La plus forte différence de pourcentage de décès attribuable au DEHP entre le quantile le plus bas et le quantile le plus élevé concerne les Etats-Unis, avec 30,5 points de pourcentage de différence entre le 10e et le 95e percentile, et l'Afrique avec 28,6 points de pourcentage de différence. Le différentiel en Europe est de 18,2 points de pourcentage, tandis qu'il se situe autour de 4-5 points pour les régions Moyen-Orient/Asie du Sud et Asie de l'Est/Pacifique. Dans ces deux dernières régions, les populations les moins exposées au DEHP sont davantage touchées que dans les autres régions.

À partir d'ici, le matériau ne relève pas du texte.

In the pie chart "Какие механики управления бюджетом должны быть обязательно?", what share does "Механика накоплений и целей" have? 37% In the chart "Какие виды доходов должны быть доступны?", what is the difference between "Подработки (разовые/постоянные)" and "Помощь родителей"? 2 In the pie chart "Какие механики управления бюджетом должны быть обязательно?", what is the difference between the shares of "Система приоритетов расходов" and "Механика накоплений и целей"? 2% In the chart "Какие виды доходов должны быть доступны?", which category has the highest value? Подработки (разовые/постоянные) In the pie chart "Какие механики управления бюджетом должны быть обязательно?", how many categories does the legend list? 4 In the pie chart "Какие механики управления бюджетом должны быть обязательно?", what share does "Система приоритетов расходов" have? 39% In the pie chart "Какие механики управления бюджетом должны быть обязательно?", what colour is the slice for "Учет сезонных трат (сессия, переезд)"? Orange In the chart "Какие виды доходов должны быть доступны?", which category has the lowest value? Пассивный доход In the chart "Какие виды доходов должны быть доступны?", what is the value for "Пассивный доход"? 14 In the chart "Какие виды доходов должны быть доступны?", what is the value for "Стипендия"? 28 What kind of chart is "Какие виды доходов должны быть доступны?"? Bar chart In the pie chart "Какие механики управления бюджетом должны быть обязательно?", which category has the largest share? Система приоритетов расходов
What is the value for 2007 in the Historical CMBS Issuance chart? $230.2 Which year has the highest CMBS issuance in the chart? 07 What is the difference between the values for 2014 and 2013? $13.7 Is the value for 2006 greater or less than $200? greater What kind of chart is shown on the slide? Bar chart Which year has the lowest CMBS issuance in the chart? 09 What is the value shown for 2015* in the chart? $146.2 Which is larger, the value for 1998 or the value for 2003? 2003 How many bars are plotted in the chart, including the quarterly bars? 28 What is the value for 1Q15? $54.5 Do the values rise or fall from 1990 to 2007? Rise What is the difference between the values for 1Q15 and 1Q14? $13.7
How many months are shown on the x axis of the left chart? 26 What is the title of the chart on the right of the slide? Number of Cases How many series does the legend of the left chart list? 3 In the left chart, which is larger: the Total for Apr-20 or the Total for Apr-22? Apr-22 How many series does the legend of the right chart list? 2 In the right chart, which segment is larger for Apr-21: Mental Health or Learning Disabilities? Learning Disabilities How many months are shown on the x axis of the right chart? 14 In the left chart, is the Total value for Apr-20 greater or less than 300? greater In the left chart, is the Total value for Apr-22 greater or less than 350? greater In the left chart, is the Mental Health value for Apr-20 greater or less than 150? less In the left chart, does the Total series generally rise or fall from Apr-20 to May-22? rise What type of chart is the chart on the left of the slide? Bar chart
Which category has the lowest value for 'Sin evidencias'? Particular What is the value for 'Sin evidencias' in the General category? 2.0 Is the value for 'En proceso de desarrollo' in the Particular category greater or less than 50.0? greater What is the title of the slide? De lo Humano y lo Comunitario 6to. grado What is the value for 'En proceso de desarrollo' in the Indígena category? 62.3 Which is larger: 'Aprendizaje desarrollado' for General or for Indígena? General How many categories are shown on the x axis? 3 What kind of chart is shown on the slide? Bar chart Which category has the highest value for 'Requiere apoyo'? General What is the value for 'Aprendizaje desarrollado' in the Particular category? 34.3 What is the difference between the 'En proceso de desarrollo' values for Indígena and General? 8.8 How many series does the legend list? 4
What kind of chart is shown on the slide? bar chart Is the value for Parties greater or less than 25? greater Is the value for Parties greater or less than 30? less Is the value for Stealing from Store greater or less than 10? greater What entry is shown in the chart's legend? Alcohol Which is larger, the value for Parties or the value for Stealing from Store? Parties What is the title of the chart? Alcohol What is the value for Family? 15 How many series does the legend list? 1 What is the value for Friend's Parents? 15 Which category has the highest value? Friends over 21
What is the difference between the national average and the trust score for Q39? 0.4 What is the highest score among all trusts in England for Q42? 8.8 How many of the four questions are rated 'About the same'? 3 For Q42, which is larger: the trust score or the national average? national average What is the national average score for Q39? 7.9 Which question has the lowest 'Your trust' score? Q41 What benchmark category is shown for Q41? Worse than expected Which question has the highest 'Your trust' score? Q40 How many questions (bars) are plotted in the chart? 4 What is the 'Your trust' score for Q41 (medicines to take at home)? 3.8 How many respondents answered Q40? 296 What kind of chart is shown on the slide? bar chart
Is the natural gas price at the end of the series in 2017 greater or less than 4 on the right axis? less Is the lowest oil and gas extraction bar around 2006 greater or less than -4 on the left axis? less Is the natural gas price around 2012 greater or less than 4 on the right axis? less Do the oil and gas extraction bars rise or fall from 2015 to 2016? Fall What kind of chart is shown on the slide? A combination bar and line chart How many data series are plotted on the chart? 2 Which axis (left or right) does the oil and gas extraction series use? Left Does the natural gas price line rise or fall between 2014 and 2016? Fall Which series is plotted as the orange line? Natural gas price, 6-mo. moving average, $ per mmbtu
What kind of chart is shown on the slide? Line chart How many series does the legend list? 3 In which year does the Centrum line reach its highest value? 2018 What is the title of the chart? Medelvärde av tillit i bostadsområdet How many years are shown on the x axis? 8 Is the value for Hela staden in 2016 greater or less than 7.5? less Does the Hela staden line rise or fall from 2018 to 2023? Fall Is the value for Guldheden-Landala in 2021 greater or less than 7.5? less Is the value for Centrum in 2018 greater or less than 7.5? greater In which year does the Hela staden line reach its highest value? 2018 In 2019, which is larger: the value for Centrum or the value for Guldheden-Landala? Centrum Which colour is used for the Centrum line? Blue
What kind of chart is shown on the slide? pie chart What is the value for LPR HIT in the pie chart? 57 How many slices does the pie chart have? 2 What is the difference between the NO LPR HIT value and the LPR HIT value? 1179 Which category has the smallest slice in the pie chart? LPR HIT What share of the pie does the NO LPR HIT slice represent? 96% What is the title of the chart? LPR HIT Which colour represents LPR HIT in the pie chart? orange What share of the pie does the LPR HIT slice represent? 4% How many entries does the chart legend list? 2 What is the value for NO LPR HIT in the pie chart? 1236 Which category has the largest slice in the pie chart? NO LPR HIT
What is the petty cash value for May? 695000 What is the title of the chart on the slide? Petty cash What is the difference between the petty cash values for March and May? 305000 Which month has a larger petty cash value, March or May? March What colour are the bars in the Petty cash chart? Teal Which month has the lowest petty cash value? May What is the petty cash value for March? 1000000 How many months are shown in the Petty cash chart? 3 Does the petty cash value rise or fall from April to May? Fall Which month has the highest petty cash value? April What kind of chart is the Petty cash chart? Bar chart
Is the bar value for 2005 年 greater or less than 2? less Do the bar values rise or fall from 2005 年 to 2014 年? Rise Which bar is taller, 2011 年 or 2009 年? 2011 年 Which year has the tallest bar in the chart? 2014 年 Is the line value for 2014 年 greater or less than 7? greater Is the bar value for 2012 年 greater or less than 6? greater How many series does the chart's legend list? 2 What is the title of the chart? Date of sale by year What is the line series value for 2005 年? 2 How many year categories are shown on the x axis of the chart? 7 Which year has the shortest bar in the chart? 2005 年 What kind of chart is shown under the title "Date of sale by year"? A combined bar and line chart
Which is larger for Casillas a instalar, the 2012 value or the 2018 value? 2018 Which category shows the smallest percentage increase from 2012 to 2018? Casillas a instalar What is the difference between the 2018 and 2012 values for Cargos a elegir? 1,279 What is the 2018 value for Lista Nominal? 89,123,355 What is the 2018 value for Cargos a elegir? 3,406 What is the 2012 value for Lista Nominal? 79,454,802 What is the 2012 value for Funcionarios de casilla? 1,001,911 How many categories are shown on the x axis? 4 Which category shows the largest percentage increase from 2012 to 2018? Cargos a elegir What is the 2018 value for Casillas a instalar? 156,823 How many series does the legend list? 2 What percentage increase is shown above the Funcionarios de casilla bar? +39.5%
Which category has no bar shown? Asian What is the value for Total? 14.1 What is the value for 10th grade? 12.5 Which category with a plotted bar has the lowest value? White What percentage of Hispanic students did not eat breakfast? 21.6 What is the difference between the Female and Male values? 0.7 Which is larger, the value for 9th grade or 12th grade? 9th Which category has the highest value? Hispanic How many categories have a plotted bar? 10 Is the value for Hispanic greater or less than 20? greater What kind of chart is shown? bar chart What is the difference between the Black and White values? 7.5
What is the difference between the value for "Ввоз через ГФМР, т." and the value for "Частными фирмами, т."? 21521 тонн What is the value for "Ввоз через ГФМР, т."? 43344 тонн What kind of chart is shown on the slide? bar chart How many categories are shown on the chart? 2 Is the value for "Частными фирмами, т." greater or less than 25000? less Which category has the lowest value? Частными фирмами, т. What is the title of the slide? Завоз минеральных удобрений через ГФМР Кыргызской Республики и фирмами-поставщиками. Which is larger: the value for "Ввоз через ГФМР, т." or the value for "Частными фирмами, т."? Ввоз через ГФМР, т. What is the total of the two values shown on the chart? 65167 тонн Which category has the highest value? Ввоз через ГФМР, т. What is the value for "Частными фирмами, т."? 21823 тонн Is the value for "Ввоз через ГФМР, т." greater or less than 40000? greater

Ces pays font face à des taux plus élevés d'exposition à ces produits probablement du fait qu'ils connaissent un bond de la production de plastique tout en ayant moins de restrictions liées à la fabrication que d'autres régions, suggèrent les auteurs. "Nos résultats soulignent la nécessité urgente de réglementations globales visant à réduire l'exposition à ces toxines, en particulier dans les régions les plus touchées par l'industrialisation rapide et la consommation de plastique", commente Leonardo Trasande de la New York University Grossman School of Medicine, auteur principal, dans un communiqué de l'institution.

Il précise toutefois que l'étude n'était pas conçue pour établir un lien causal direct entre DEHP et mortalité cardiovasculaire, et souligne que les autres types de phtalates n'ont pas été pris en compte dans le calcul du risque de décès, ni la mortalité dans les autres groupes d'âge. Il est ainsi probable que la mortalité cardiovasculaire liée à ces substances soit plus élevée. Les chercheurs prévoient pour la suite d'analyser l'effet de la réduction de l'exposition aux phtalates sur la mortalité mondiale, et d'élargir leur étude à d'autres de problèmes de santé qui pourraient être affectés, comme les naissances prématurées.